Segment Start: The input
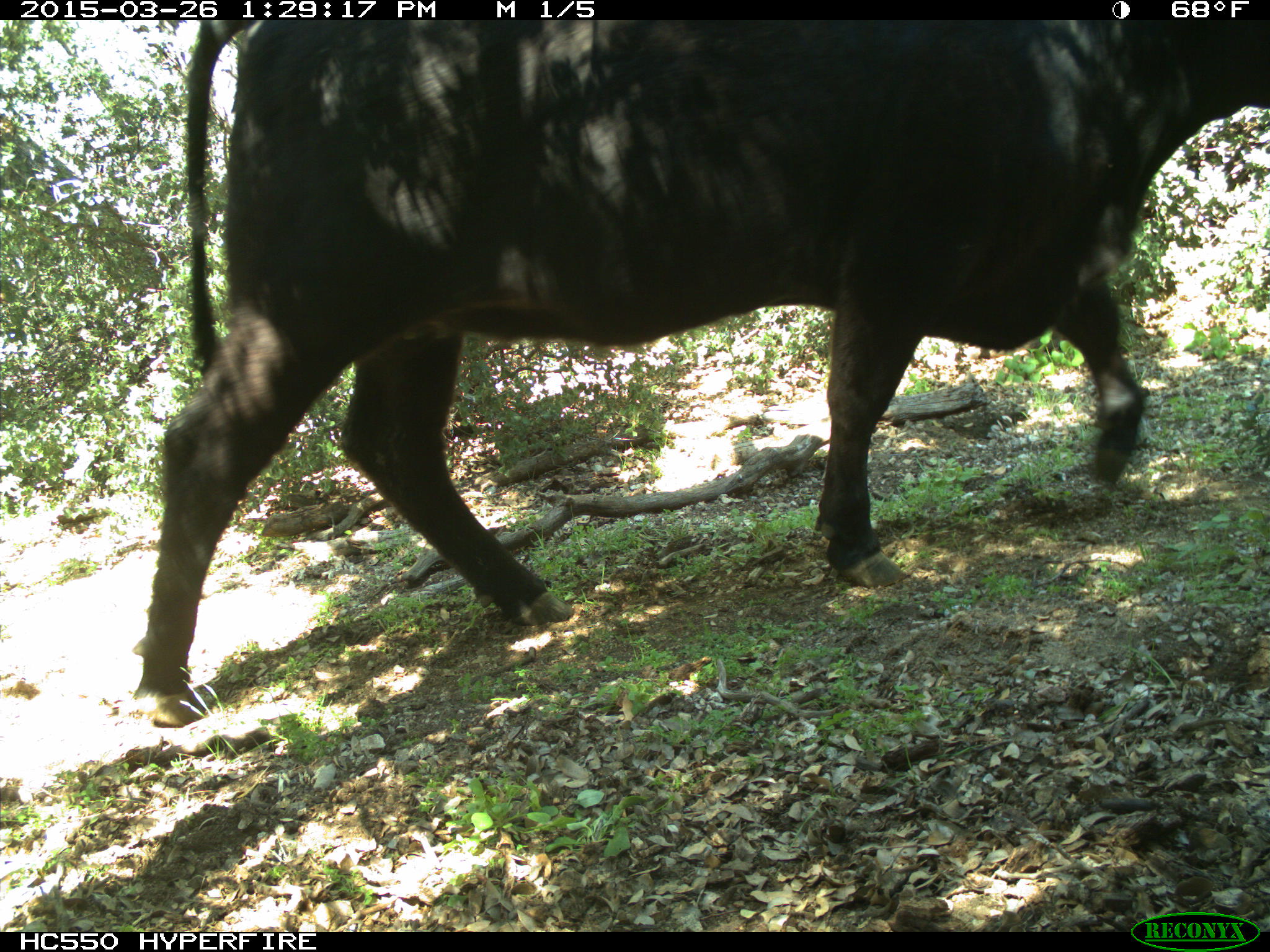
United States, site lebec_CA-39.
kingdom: Animalia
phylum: Chordata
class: Mammalia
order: Artiodactyla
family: Bovidae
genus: Bos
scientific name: Bos taurus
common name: domestic cow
Bos taurus (domestic cow).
Segment End: The input
## What needs to be done:
Repeat each entry above word for word, leaving every picture out.

## Response below:
United States, site lebec_CA-39.
kingdom: Animalia
phylum: Chordata
class: Mammalia
order: Artiodactyla
family: Bovidae
genus: Bos
scientific name: Bos taurus
common name: domestic cow
Bos taurus (domestic cow).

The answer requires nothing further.